A different woman
‘What was all this about skeletons? She talks so fast I can’t understand her half the time.’
This was the natural moment to tell Henry about it – lightly, for their joint amusement. The excuse she had given to Heather seemed very lame in retrospect; there was no reason why telling Henry of so trivial a thing should affect his studying the Frohnberg caves. It would be as the other incidents in the past had been: she would describe it, with casual humour, and they would both laugh. It would be one more reinforcement of the ease and intimacy that made up their married life. Of course she must tell Henry.

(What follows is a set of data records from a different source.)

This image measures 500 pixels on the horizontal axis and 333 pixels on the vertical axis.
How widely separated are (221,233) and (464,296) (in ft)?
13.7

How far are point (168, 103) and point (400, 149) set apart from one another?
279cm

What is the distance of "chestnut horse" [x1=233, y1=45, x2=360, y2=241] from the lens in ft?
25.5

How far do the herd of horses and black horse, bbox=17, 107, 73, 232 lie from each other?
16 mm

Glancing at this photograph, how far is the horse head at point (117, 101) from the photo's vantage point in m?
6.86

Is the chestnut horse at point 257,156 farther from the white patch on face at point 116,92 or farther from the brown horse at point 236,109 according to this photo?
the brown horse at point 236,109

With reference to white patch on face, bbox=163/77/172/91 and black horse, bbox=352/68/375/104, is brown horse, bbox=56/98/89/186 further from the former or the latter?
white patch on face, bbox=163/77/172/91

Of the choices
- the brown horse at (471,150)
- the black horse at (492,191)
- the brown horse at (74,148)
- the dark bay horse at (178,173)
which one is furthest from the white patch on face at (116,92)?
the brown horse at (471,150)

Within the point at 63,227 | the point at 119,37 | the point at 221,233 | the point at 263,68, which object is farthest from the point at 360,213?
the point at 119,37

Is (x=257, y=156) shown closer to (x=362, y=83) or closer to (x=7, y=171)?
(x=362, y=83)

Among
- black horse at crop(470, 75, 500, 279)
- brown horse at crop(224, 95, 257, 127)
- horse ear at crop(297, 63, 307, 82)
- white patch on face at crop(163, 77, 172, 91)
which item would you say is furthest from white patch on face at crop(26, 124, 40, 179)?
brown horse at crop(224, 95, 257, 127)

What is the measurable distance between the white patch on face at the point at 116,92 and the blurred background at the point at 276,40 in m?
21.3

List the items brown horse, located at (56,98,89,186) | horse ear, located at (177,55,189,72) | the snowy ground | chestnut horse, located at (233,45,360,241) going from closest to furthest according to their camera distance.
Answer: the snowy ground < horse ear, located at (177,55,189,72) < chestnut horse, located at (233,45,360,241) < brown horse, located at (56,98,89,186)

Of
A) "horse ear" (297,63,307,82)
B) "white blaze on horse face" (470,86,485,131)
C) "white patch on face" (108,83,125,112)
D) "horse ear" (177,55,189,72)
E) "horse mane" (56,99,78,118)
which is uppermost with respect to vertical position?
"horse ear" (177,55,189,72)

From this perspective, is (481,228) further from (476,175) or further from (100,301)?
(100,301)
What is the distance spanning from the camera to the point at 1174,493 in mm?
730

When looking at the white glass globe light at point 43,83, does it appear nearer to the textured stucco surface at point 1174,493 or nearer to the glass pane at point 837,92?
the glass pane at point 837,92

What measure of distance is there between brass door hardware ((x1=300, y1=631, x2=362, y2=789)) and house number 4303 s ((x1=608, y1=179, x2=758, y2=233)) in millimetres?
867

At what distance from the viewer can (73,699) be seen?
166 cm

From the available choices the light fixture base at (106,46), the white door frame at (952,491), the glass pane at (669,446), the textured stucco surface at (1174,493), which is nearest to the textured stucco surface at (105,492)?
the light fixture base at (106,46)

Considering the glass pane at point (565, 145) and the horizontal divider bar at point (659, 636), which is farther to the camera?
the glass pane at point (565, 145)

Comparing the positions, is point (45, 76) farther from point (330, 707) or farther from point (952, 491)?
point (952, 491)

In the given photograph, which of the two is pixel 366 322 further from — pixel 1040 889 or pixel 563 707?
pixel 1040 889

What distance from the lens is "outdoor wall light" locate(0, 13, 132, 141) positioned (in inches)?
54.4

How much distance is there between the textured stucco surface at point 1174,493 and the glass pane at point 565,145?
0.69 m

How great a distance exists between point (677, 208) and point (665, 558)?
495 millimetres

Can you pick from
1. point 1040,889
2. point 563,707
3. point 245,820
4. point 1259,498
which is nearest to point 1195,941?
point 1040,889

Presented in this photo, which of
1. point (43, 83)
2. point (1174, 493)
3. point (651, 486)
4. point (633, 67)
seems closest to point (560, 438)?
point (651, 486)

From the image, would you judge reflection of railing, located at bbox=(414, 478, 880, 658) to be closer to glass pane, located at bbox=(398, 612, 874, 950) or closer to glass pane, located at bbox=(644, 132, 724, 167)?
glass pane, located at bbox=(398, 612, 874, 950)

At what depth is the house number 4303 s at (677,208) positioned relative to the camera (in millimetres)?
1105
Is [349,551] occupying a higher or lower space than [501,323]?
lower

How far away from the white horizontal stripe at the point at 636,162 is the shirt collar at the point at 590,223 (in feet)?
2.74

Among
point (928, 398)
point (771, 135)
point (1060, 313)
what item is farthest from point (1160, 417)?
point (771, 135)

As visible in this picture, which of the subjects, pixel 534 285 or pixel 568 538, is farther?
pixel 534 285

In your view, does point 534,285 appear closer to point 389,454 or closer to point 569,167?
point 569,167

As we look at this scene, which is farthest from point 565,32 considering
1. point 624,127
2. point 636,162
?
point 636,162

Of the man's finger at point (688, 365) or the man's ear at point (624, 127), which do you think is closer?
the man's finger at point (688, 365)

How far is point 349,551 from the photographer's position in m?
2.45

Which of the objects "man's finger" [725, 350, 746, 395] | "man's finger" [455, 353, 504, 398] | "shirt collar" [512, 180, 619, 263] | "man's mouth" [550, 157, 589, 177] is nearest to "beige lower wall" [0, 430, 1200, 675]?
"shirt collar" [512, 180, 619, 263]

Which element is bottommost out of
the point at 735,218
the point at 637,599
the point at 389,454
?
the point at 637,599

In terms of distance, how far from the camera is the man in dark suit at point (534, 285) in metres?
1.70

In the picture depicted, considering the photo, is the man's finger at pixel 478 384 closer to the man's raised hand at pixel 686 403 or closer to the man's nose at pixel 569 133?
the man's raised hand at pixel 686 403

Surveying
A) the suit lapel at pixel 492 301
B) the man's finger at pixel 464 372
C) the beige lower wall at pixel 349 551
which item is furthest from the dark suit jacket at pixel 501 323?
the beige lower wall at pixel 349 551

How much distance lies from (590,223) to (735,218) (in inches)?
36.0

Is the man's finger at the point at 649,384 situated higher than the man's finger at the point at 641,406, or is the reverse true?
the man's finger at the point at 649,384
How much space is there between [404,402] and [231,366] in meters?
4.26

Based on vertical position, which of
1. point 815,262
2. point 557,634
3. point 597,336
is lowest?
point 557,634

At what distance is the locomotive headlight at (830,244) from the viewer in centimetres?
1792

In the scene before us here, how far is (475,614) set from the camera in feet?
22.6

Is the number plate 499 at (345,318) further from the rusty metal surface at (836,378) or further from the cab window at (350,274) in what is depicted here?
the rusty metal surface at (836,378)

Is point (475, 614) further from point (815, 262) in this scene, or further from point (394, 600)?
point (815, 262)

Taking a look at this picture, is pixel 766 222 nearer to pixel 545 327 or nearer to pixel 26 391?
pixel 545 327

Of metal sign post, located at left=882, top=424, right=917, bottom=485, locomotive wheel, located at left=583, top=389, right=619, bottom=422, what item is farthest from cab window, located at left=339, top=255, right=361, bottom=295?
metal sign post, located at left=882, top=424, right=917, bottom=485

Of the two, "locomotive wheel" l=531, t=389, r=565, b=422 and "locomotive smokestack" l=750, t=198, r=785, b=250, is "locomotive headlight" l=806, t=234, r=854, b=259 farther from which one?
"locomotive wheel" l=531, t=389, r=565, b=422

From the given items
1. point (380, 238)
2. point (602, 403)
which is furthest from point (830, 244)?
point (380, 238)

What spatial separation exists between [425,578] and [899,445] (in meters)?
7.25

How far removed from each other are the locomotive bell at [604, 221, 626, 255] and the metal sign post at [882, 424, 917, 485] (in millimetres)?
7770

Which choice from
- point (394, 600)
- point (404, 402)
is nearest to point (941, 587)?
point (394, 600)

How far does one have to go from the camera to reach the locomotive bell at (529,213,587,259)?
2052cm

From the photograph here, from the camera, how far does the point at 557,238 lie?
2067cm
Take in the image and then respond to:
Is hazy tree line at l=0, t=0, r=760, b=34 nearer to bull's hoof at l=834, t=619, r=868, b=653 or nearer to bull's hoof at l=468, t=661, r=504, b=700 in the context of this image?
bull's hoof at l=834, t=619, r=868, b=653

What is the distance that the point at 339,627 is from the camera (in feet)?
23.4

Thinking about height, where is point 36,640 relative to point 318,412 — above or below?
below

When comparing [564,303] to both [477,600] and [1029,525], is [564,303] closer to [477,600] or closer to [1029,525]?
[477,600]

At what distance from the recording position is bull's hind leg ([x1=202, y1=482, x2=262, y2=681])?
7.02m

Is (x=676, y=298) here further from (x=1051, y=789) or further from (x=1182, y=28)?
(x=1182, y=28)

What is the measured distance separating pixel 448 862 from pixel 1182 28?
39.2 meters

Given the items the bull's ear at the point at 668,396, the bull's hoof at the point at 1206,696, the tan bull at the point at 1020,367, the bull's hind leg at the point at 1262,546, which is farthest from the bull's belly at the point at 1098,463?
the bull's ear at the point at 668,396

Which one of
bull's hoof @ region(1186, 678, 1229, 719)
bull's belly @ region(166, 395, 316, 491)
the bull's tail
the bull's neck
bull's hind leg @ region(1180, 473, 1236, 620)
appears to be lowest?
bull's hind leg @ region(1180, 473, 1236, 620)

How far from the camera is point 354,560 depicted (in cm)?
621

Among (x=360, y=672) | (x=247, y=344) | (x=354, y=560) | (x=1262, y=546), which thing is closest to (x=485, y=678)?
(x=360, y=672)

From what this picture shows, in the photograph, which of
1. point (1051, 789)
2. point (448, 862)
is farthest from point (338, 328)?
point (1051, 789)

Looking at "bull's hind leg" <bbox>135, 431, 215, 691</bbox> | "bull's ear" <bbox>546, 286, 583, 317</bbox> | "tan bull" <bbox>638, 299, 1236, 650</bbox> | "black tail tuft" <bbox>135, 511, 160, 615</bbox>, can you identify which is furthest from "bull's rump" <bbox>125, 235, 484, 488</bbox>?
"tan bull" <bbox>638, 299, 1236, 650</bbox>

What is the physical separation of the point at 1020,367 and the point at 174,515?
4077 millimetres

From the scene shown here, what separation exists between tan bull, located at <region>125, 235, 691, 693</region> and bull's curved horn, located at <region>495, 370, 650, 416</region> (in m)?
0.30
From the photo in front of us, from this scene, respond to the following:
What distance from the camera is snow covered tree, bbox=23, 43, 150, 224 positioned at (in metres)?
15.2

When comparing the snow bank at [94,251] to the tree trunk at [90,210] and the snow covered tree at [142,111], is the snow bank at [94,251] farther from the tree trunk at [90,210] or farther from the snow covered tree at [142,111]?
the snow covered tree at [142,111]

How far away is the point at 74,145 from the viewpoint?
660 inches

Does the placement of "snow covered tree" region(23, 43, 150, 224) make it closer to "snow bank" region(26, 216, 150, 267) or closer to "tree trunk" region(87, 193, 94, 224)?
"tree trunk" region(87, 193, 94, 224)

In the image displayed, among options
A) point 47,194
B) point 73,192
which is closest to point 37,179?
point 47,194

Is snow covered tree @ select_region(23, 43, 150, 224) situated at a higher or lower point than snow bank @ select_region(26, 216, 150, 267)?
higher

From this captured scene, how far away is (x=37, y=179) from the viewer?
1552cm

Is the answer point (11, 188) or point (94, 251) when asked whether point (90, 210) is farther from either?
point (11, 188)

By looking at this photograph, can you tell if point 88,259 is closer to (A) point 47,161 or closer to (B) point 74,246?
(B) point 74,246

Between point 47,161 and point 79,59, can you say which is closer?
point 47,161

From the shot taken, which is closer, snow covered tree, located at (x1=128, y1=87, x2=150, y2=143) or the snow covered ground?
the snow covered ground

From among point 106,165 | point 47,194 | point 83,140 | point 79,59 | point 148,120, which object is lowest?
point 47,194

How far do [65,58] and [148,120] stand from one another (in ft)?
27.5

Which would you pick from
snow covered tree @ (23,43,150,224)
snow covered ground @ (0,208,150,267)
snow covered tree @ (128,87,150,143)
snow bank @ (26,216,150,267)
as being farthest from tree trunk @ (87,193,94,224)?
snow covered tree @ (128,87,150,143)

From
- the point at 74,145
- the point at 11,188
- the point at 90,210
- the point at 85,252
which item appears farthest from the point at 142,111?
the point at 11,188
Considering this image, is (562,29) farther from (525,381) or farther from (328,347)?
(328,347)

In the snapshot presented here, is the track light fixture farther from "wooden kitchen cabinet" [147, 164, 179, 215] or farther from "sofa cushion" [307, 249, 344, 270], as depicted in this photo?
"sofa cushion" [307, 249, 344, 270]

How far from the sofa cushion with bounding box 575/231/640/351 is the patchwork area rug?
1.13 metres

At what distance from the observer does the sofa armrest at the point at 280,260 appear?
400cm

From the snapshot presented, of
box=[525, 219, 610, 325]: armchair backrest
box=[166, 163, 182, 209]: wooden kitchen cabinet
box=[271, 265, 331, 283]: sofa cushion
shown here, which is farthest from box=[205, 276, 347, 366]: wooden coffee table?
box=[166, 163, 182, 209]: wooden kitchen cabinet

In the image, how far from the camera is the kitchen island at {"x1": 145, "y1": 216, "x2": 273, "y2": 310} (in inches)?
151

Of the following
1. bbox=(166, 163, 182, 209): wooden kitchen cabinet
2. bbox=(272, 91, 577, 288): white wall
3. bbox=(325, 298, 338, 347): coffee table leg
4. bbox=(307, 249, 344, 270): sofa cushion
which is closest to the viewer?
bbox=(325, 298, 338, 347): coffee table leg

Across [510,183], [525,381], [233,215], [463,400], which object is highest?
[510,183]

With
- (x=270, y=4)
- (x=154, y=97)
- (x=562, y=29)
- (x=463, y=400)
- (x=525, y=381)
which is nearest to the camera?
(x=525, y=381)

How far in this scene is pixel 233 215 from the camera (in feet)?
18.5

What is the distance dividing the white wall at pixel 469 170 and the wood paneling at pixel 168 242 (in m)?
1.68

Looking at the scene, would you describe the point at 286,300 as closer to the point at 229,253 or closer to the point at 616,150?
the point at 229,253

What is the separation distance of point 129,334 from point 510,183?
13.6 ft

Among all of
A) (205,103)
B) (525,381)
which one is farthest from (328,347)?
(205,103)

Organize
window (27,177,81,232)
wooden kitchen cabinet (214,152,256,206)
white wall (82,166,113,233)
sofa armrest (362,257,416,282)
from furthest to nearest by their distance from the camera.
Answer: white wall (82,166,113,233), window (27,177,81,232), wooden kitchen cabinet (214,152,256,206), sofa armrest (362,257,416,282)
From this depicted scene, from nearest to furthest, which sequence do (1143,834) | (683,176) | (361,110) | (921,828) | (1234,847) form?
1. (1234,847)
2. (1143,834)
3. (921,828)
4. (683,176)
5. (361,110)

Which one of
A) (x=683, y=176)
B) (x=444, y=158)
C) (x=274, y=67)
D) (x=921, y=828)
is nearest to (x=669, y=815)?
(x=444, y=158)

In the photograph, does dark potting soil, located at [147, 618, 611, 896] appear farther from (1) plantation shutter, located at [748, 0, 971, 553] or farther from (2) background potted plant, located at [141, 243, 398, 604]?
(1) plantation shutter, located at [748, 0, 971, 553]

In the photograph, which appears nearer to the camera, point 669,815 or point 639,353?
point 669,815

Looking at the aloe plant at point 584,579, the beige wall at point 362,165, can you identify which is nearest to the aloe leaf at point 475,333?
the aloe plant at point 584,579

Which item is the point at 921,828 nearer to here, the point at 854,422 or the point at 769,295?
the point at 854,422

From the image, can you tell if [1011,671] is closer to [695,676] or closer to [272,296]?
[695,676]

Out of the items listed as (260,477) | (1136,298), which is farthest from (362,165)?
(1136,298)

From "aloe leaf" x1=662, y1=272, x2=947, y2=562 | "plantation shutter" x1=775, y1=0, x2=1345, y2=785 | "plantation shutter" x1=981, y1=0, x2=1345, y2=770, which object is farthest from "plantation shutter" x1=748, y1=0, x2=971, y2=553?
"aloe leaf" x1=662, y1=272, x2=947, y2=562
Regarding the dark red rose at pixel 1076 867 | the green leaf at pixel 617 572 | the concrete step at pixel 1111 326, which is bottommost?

But the effort to frame a casual description was self-destructive. The words would not come naturally, and the thought of expressing them in a clumsy or stilted manner was terrifying. She was suddenly aware that the solid ground of their mutual understanding, so taken for granted, could be made to crack.
Striving to keep her voice calm and flat, she said: ‘Only that Albrecht showed me the family vaults. All the bones were scattered during the occupation. Skulls and crossbones lying all over the floor.’
‘Hasn’t he had them sorted out and put back?’
‘He said he’s leaving that till last.’
Henry said ruminatively: ‘An odd cove.’
‘Yes. I suppose so.’
She had the impression she might be blushing and, although it was unlikely that it would show in the moonlight, she turned her face away from Henry. There was reason enough, she felt, both for the blushing and the turning away. Somehow, in a few hours, she had become a different woman – and the kind that, in the past, she had tolerantly despised. First in confiding in Heather, and then in not confiding in Henry; the importance of the change was magnified rather than depreciated by the smallness of the incident.